Word for word, repeat the lines of the records from the one containing "What is the span" through the last line, both included.
_ _ _ _ _
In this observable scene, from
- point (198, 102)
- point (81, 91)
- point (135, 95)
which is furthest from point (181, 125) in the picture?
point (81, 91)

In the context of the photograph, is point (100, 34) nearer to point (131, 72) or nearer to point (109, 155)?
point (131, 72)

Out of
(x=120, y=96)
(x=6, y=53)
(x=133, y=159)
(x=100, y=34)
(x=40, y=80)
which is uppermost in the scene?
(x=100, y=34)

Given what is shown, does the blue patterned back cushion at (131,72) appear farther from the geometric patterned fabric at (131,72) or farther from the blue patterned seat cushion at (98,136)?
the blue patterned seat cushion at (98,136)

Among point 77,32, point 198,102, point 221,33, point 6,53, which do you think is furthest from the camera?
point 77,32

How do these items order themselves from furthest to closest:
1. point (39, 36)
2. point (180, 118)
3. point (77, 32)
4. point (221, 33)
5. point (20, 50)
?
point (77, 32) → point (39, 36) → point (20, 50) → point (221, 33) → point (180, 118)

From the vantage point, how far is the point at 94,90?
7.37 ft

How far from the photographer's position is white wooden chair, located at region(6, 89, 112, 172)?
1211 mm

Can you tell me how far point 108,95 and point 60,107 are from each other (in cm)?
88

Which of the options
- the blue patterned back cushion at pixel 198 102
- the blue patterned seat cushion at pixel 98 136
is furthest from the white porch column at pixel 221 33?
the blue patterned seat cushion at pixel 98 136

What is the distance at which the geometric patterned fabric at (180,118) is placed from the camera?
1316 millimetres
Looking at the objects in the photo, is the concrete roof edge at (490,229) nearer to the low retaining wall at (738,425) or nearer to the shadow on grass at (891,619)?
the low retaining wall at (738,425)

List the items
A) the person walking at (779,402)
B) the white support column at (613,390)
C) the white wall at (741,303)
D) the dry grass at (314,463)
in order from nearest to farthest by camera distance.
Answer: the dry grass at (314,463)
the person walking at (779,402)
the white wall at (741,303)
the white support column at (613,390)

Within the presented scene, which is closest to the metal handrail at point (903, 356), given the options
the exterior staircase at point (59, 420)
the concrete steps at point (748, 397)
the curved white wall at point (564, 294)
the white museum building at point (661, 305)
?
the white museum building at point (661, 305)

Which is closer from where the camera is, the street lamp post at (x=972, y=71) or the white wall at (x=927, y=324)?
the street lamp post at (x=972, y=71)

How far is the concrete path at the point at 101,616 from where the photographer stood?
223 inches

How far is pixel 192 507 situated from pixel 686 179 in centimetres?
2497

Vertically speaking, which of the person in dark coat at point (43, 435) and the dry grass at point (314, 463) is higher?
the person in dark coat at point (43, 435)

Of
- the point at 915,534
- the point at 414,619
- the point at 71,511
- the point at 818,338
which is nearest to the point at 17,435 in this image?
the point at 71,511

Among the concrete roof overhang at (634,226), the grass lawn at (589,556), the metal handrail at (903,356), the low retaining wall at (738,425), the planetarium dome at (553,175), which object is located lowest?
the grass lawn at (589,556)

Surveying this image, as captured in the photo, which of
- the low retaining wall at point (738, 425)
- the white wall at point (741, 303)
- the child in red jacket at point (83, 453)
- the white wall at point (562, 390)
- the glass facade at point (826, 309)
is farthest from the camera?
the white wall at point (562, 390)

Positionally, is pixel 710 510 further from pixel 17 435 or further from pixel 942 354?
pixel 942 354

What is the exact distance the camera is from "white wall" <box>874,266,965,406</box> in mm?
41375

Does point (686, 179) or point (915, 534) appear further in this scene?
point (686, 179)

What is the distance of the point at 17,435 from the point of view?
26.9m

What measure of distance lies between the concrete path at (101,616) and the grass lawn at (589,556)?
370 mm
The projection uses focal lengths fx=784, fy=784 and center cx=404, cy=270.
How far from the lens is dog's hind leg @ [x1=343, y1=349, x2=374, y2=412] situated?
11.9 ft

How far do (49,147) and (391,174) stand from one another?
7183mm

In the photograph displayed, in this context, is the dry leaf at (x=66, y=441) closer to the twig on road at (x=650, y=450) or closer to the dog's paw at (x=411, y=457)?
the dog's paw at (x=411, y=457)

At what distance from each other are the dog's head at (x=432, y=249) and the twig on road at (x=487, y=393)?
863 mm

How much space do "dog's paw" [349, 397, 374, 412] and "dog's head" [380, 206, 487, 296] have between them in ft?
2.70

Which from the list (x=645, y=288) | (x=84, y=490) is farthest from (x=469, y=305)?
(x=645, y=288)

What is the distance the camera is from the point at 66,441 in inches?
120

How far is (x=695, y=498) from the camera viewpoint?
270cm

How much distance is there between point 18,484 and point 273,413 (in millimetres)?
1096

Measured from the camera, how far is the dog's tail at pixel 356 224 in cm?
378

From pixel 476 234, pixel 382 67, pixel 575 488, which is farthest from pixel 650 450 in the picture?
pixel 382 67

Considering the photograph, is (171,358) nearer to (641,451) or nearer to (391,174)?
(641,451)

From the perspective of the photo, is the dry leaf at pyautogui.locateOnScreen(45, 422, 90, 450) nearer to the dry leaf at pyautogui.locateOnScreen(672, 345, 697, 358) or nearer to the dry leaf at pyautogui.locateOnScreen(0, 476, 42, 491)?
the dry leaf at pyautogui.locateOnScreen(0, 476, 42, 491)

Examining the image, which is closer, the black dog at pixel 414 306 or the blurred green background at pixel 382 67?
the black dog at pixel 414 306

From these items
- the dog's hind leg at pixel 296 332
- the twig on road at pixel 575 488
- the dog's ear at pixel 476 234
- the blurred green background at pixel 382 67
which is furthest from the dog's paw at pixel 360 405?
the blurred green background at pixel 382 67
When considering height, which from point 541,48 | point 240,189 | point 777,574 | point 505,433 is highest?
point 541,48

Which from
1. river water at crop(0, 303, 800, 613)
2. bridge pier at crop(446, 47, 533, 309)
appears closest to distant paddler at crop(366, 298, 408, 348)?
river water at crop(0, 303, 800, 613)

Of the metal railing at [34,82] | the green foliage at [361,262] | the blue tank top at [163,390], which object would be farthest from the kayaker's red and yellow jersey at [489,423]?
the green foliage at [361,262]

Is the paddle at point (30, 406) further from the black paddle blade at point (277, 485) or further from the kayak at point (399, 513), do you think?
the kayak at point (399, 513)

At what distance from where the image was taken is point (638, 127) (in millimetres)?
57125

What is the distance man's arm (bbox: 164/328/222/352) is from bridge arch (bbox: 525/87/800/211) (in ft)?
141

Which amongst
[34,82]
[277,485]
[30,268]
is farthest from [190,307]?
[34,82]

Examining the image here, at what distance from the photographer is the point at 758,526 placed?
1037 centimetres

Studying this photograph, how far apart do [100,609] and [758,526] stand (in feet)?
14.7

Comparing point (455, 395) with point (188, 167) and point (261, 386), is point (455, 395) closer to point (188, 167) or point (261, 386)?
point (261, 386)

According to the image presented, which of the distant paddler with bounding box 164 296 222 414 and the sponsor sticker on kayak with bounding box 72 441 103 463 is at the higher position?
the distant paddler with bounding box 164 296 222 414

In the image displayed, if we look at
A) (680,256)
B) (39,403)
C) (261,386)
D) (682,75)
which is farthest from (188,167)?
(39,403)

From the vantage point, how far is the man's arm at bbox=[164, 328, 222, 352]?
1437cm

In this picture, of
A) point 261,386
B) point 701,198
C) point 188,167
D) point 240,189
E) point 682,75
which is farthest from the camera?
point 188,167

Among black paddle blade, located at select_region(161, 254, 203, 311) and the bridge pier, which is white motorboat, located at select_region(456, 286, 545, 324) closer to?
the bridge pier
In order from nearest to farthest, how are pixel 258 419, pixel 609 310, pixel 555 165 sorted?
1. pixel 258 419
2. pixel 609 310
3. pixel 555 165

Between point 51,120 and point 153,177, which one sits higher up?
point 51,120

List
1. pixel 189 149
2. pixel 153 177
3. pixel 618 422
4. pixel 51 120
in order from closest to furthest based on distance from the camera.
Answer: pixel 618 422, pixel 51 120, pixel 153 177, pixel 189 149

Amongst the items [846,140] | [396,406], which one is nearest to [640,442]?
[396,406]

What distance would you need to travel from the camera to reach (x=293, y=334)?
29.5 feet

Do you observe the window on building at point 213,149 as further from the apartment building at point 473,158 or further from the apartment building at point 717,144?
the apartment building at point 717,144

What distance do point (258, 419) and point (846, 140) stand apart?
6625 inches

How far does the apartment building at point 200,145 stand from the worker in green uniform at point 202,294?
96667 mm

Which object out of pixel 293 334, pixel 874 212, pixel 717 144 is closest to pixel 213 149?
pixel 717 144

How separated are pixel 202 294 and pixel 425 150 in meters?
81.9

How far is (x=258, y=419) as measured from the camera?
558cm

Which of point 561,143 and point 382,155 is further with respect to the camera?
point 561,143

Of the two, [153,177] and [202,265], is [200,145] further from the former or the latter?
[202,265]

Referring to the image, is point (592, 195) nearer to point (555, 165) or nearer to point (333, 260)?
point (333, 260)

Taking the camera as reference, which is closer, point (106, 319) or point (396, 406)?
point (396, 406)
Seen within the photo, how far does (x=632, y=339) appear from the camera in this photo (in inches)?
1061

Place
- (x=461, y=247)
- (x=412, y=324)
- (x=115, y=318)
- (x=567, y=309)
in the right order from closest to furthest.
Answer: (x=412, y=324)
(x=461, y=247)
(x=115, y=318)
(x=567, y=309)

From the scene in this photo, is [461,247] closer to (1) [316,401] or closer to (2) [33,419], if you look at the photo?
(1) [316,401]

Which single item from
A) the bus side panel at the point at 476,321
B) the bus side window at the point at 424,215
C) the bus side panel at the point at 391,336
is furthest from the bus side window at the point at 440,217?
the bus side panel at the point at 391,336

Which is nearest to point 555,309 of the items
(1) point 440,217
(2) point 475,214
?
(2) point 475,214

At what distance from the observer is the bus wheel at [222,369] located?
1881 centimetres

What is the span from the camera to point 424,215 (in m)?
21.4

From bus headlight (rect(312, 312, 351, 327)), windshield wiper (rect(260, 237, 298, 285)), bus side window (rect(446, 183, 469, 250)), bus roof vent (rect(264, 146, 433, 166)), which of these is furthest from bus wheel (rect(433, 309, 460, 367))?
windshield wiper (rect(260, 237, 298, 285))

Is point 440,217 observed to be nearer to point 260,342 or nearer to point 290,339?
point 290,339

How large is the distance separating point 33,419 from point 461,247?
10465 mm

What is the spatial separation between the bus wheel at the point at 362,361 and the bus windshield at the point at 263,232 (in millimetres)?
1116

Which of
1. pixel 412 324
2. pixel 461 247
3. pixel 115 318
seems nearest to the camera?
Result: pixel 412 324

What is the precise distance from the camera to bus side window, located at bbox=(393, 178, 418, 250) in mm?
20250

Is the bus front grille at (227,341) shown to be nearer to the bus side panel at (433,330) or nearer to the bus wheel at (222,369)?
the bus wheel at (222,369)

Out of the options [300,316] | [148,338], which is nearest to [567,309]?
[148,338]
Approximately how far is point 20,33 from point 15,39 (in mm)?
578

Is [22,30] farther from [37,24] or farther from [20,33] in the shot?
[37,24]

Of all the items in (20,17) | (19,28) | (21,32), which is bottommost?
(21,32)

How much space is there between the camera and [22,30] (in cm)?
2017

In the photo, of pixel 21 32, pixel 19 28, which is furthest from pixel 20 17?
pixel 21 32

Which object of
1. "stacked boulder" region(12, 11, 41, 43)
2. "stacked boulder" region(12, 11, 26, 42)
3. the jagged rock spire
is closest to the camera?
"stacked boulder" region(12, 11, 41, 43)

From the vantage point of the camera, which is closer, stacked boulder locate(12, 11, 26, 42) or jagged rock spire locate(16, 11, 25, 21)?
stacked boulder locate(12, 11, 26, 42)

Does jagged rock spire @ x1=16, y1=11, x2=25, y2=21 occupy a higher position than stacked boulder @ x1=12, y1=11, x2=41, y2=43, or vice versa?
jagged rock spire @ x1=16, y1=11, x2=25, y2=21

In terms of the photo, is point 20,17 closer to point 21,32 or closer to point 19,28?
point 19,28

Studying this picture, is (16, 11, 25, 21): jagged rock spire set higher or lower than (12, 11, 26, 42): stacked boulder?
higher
_ _ _ _ _
## ANSWER TO THIS PROBLEM
What is the span from the camera to point 424,215 (in m)?
21.4

From bus headlight (rect(312, 312, 351, 327)), windshield wiper (rect(260, 237, 298, 285)), bus side window (rect(446, 183, 469, 250)), bus roof vent (rect(264, 146, 433, 166)), which of these is furthest from bus wheel (rect(433, 309, 460, 367))?
windshield wiper (rect(260, 237, 298, 285))

Is point 440,217 observed to be nearer to point 260,342 or nearer to point 290,339?
point 290,339

How large is the distance separating point 33,419 from point 461,247?
10465 mm

What is the spatial separation between the bus wheel at the point at 362,361 and the bus windshield at the point at 263,232 (in millimetres)?
1116

Which of
1. pixel 412 324
2. pixel 461 247
3. pixel 115 318
seems nearest to the camera?
Result: pixel 412 324

What is the precise distance from the camera to bus side window, located at bbox=(393, 178, 418, 250) in mm?
20250

Is the bus front grille at (227,341) shown to be nearer to the bus side panel at (433,330) or nearer to the bus wheel at (222,369)?
the bus wheel at (222,369)

Out of the options [300,316] | [148,338], which is nearest to [567,309]?
[148,338]
Approximately how far is point 20,33 from point 15,39 (in mm)?
578

Is [22,30] farther from [37,24] or farther from [20,33] in the shot?
[37,24]

Of all the items in (20,17) | (19,28) | (21,32), which is bottommost?
(21,32)

How much space is there between the camera and [22,30] (in cm)?
2017

In the photo, of pixel 21 32, pixel 19 28, which is furthest from pixel 20 17?
pixel 21 32

Which object of
1. "stacked boulder" region(12, 11, 41, 43)
2. "stacked boulder" region(12, 11, 26, 42)
3. the jagged rock spire
is closest to the camera?
"stacked boulder" region(12, 11, 41, 43)

From the vantage point of the camera, which is closer, stacked boulder locate(12, 11, 26, 42) or jagged rock spire locate(16, 11, 25, 21)?
stacked boulder locate(12, 11, 26, 42)

Does jagged rock spire @ x1=16, y1=11, x2=25, y2=21 occupy a higher position than stacked boulder @ x1=12, y1=11, x2=41, y2=43, or vice versa?
jagged rock spire @ x1=16, y1=11, x2=25, y2=21

In terms of the photo, is point 20,17 closer to point 21,32 or closer to point 19,28?
point 19,28

Studying this picture, is (16, 11, 25, 21): jagged rock spire set higher or lower than (12, 11, 26, 42): stacked boulder?
higher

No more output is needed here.